* _ESTRATTO DELLA PAGINA_:
Il cittadino positivo e fiducioso, dopo aver sentito un premier affermare, nel giorno del suo insediamento al Governo, di voler mettere la famiglia e la cultura al centro della rinascita dell’Italia attraverso il progetto “La Buona Scuola”, aveva pensato di rivivere gli anni di Gramsci, Codignola, Aldo Moro. Quando lo stesso premier disse: “Scrivetemi e vi risponderò” forse quel cittadino ci avrà creduto. Impossibile non farsi venire in mente Leopardi che definì gli italiani abili nella parola e nel filosofare, ma altresì incapaci nell’agire. Forse il premier in questione, con tutto il rispetto, avrebbe dovuto affermare, sempre nello stile friendly che lo caratterizza: “Scrivetemi, e se il mio staff – oberato dalle mail – avrà il tempo, vi risponderà”. Oppure (ma ciò avrebbe implicato una buona dose di coraggio, che “uno non se lo può dare”): “Scrivetemi, e se so cosa rispondere, lo farò”. Il meglio: “Scrivetemi, e se la politica e i sindacati me lo consentiranno, risponderò”.

Il cittadino italiano ben acculturato sulla libertà di scelta educativa della famiglia, perché è andato tenacemente a fondo delle questioni, è consapevole che ci sono al Miur figure professionali di altissimo livello, dal ministro a tanti alti dirigenti preparatissimi, che non solo rispondono alle richieste, ma addirittura si adoperano per risolvere problemi molto seri, come è avvenuto per lo sblocco dei contributi spettanti a scuole pubbliche – paritarie – che in Italia fanno risparmiare sei miliardi annui di euro allo Stato, pagando puntualmente il personale e offrendo un servizio pubblico (termine che non è sinonimo di “statale”) eccellente.

Come si è appreso, è stato sbloccato il fondo nazionale per le scuole paritarie, relativo all’anno scolastico 2015-2016. La Corte dei Conti ha già registrato il decreto del ministero dell’Istruzione con i nuovi criteri di riparto dei finanziamenti, che ora potranno essere distribuiti alle scuole. Il sottosegretario all’Istruzione ha commentato: “È bene che siano stati sbloccati questi soldi, che erano fermi non certo per volontà del Ministero. Le scuole erano giustamente preoccupate per i loro bilanci e a loro abbiamo dato una risposta positiva. Ma ancora non basta. Ora lavoriamo per arrivare a un’effettiva parità scolastica”. Eppure ad oggi nulla ci è dato sapere sui tempi di erogazione e ci vien da pensare che ci sia un altro intoppo burocratico che trascinerà con la sua coda molte scuole paritarie nel baratro.

Il cittadino onesto e con le idee chiare sulla libertà di scelta educativa della famiglia può legittimamente chiedere al premier di turno di evitare, in futuro, promesse di dialogo epistolare che non può, o non deve, o non vuole mantenere, altrimenti accade che ogni volta che lo sguardo del cittadino incontra quello del suo corrispondente mancato, ad esempio in TV felicemente scamiciato a Rio all’inaugurazione delle Olimpiadi, sarà inevitabile e automatico che il pensiero corra proprio a quella mail sulla libertà di scelta della famiglia, forse finita accidentalmente nello spam.

* _RIGHE FORNITE_:
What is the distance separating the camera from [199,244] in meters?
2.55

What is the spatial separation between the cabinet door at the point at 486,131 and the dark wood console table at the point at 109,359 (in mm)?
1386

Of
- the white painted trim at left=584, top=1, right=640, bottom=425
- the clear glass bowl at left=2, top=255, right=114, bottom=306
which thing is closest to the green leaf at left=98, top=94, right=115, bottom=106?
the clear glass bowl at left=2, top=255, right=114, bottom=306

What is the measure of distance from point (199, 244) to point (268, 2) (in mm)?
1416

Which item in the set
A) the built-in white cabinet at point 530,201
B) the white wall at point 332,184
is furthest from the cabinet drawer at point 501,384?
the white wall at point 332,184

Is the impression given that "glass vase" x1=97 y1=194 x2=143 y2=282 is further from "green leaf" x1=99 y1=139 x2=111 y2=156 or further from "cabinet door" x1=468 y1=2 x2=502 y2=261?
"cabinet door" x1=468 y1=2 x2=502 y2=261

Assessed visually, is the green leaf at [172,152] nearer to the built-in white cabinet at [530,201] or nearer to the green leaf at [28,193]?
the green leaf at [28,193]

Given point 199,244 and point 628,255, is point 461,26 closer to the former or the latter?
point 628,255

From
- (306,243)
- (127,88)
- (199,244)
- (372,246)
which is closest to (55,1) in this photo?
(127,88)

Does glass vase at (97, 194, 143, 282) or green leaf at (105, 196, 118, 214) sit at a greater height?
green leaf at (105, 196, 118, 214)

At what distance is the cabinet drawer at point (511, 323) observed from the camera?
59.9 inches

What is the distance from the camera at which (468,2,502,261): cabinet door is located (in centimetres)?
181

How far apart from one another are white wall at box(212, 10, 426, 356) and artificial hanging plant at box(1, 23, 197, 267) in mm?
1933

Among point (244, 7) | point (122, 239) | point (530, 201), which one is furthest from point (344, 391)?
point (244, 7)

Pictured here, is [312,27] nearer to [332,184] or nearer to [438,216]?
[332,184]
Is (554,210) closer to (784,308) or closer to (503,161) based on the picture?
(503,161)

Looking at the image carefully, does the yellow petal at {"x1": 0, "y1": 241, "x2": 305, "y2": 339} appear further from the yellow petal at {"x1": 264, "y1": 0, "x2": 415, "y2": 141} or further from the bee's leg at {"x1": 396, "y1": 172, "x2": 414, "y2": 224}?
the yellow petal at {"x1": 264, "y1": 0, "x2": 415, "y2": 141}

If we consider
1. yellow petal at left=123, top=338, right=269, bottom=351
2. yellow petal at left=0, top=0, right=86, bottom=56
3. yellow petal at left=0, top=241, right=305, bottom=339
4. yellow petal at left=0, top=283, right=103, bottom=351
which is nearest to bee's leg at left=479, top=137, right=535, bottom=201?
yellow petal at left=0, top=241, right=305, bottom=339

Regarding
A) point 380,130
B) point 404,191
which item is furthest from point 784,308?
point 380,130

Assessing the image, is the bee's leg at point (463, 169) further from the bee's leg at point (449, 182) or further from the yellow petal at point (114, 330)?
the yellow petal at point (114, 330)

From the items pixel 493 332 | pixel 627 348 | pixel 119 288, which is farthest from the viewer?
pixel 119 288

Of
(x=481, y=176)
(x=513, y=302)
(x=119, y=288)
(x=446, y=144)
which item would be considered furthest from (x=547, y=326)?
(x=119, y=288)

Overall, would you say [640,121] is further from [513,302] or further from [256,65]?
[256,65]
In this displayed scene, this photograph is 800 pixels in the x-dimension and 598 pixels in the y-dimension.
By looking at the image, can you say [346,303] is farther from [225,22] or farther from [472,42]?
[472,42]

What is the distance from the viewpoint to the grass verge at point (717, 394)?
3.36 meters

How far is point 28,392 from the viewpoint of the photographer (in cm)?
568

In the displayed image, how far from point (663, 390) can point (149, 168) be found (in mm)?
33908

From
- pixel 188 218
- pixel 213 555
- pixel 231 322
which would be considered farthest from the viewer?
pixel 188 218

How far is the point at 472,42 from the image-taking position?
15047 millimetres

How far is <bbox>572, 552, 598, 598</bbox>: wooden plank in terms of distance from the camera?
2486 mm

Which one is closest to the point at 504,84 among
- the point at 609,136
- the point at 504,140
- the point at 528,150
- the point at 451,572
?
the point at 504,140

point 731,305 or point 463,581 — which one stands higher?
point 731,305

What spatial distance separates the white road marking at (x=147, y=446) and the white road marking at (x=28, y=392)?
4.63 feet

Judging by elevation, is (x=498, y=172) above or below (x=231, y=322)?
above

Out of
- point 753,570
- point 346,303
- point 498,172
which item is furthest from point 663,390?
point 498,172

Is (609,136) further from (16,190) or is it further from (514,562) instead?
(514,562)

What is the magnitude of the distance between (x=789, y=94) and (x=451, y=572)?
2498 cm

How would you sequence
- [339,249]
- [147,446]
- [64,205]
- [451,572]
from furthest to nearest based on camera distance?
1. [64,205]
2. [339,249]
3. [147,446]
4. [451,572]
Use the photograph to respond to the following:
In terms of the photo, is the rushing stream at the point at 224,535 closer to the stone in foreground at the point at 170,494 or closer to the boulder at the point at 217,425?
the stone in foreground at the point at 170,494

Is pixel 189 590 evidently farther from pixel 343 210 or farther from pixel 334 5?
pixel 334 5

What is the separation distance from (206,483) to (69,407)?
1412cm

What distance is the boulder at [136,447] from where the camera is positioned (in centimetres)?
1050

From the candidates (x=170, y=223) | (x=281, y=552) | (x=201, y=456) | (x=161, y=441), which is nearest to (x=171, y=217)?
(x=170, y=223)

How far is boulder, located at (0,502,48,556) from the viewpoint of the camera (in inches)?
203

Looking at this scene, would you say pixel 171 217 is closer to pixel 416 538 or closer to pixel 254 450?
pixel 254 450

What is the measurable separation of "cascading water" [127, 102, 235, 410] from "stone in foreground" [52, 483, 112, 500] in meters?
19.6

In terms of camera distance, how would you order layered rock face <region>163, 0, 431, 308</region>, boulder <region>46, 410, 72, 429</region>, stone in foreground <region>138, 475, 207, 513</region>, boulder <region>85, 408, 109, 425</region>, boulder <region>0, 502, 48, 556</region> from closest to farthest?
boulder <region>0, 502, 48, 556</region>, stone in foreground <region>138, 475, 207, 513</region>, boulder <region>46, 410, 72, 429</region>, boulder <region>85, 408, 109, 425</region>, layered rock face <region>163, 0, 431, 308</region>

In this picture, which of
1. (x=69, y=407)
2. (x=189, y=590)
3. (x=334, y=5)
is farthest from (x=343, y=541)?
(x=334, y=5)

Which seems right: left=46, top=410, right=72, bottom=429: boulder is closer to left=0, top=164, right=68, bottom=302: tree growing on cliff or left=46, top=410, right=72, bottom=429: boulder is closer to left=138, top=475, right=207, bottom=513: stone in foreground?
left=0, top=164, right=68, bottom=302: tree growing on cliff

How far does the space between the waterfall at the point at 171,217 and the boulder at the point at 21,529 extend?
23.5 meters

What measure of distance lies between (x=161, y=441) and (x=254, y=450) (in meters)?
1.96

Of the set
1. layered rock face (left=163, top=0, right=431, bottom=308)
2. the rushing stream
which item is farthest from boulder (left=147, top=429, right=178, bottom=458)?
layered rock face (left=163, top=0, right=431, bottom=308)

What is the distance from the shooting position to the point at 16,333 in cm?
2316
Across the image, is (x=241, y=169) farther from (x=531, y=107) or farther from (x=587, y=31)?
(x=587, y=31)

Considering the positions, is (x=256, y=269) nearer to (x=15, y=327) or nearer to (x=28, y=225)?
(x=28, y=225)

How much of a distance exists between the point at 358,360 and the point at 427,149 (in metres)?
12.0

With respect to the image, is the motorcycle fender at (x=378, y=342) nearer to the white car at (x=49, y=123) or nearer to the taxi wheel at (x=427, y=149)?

* _ESERCIZI_:
[a] Riscrivi testualmente il passo dell'articolo sulle scuole paritarie a partire dalle parole "Il cittadino onesto" fino alle parole "accidentalmente nello spam." incluse.
[b] Individua e trascrivi ogni riga che contiene la stringa "growing", tenendo conto di maiuscole e minuscole.

* _SOLUZIONI PER ESERCIZIO_:
[a]
Il cittadino onesto e con le idee chiare sulla libertà di scelta educativa della famiglia può legittimamente chiedere al premier di turno di evitare, in futuro, promesse di dialogo epistolare che non può, o non deve, o non vuole mantenere, altrimenti accade che ogni volta che lo sguardo del cittadino incontra quello del suo corrispondente mancato, ad esempio in TV felicemente scamiciato a Rio all’inaugurazione delle Olimpiadi, sarà inevitabile e automatico che il pensiero corra proprio a quella mail sulla libertà di scelta della famiglia, forse finita accidentalmente nello spam.

[b]
Which seems right: left=46, top=410, right=72, bottom=429: boulder is closer to left=0, top=164, right=68, bottom=302: tree growing on cliff or left=46, top=410, right=72, bottom=429: boulder is closer to left=138, top=475, right=207, bottom=513: stone in foreground?
left=0, top=164, right=68, bottom=302: tree growing on cliff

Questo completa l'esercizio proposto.